Outro exemplo são os programas governamentais que, no Reino Unido, treinam policiais para atuar como mediadores de conflito em plena rua: depois que um crime é cometido, os envolvidos são encorajados a conversar, reparar seus erros e se desculpar. Não é necessário o envolvimento de juízes, advogados ou processo criminal.
O objetivo da justiça restaurativa, de maneira geral, é permitir que o infrator corrija seus erros — em lugar de punir sua infração.
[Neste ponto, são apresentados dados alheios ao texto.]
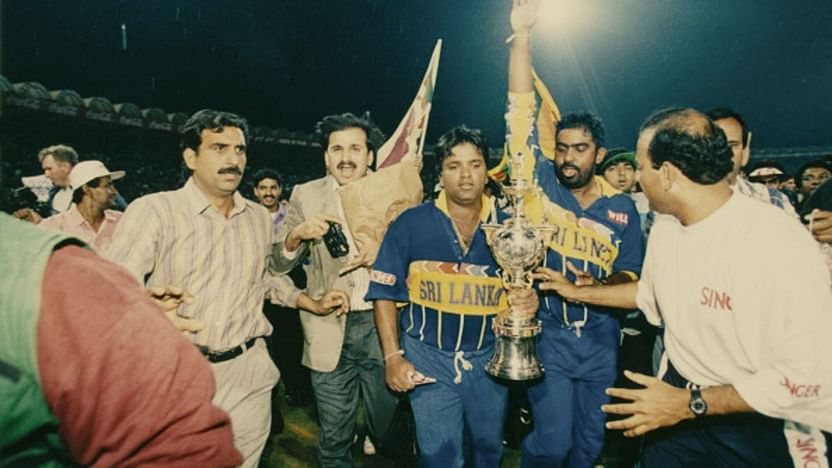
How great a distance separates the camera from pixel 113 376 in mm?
768

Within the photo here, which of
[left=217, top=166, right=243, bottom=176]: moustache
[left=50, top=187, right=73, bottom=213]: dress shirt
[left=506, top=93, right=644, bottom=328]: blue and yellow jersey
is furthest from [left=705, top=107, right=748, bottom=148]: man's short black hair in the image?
[left=50, top=187, right=73, bottom=213]: dress shirt

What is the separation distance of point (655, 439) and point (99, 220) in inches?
192

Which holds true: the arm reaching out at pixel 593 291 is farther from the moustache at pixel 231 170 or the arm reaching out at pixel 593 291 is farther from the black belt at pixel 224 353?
the moustache at pixel 231 170

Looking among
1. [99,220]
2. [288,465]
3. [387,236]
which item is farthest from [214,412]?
[99,220]

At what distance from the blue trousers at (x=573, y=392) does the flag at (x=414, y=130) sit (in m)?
1.87

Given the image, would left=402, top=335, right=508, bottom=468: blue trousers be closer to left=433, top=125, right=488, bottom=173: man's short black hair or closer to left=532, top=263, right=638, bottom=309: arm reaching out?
left=532, top=263, right=638, bottom=309: arm reaching out

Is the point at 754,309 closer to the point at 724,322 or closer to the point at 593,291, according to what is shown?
the point at 724,322

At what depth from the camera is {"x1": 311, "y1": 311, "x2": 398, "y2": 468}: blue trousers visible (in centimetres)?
329

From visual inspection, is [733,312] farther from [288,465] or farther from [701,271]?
[288,465]

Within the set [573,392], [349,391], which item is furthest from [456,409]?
[573,392]

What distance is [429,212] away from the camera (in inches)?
120

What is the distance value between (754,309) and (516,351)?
1181 millimetres

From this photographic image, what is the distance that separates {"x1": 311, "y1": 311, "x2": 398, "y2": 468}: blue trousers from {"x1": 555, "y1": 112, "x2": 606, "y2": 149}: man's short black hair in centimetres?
196

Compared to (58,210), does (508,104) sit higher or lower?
higher
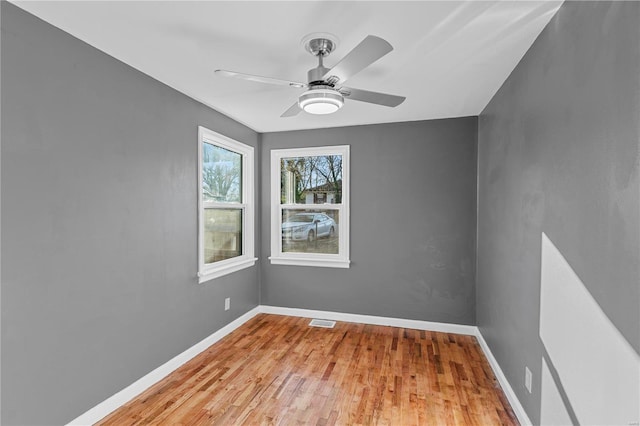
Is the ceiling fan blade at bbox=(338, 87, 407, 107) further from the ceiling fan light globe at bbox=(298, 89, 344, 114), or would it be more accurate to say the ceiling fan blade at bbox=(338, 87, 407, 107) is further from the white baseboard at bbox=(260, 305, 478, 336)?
the white baseboard at bbox=(260, 305, 478, 336)

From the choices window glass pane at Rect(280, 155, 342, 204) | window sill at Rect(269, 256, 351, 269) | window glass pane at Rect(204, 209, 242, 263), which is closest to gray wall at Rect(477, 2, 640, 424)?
window sill at Rect(269, 256, 351, 269)

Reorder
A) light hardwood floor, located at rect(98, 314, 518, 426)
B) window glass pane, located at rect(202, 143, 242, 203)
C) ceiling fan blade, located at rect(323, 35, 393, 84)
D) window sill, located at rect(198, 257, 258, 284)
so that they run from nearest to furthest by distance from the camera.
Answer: ceiling fan blade, located at rect(323, 35, 393, 84) → light hardwood floor, located at rect(98, 314, 518, 426) → window sill, located at rect(198, 257, 258, 284) → window glass pane, located at rect(202, 143, 242, 203)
Acredita-se que, ao proporcionar uma oportunidade para o infrator compensar o que ele fez, juntamente com o perdão da vítima, aumenta a satisfação de todos os envolvidos e reduz a probabilidade de reincidência.
Muitas dessas práticas são conduzidas por organizações comunitárias, e não envolvem necessariamente o sistema de justiça estatal. Os sistemas de justiça não-estatais podem ser definidos como sistemas informais (geralmente baseados em práticas tradicionais), focados na participação da comunidade empregando métodos de resolução de conflitos da justiça restaurativa. A mediação, aqui descrita, é um processo de debate, costumeiramente realizado na comunidade, sobre os delitos ou as práticas violentas entre jovens, em geral com a presença da pessoa que cometeu a ação, da vítima e de um mediador externo, podendo esse mediador ser um par.
A justiça restaurativa é eficiente?
Revisões de estudo concluíram que a estratégia tem efeitos benéficos em mais de um aspecto:
• Encontros face-a-face de justiça restaurativa são efetivos para a redução de reincidência e aumento da satisfação da vítima.
• Sistemas de justiça não-estatal são efetivos para aumento do acesso à justiça, aumento da eficiência judicial, fomento à conciliação e às sanções comunitárias.
Há, no entanto, algumas incertezas quanto aos benefícios da abordagem. A dúvida existe porque alguns dos estudos disponíveis não são suficientemente robustos, ou podem sofrer de viés:
• Para jovens de 7 a 21 anos, as evidências disponíveis são conflitantes no que diz respeito aos efeitos da Justiça Restaurativa nos desfechos de número de novas prisões, reincidência (taxa mensal), remorso do jovem após o encontro, reconhecimento do dano causado, percepção do jovem após conferência, satisfação do jovem após o encontro e satisfação da vítima após o encontro. Alguns resultados indicam que as vítimas que participam de encontros de justiça restaurativa se sentem mais satisfeitas do que aquelas que só vão aos procedimentos judiciais normais. É preciso ter cuidado ao interpretar os resultados, considerando o pequeno número e o alto risco de viés dos estudos incluídos. A necessidade de mais pesquisas nesta área é destacada.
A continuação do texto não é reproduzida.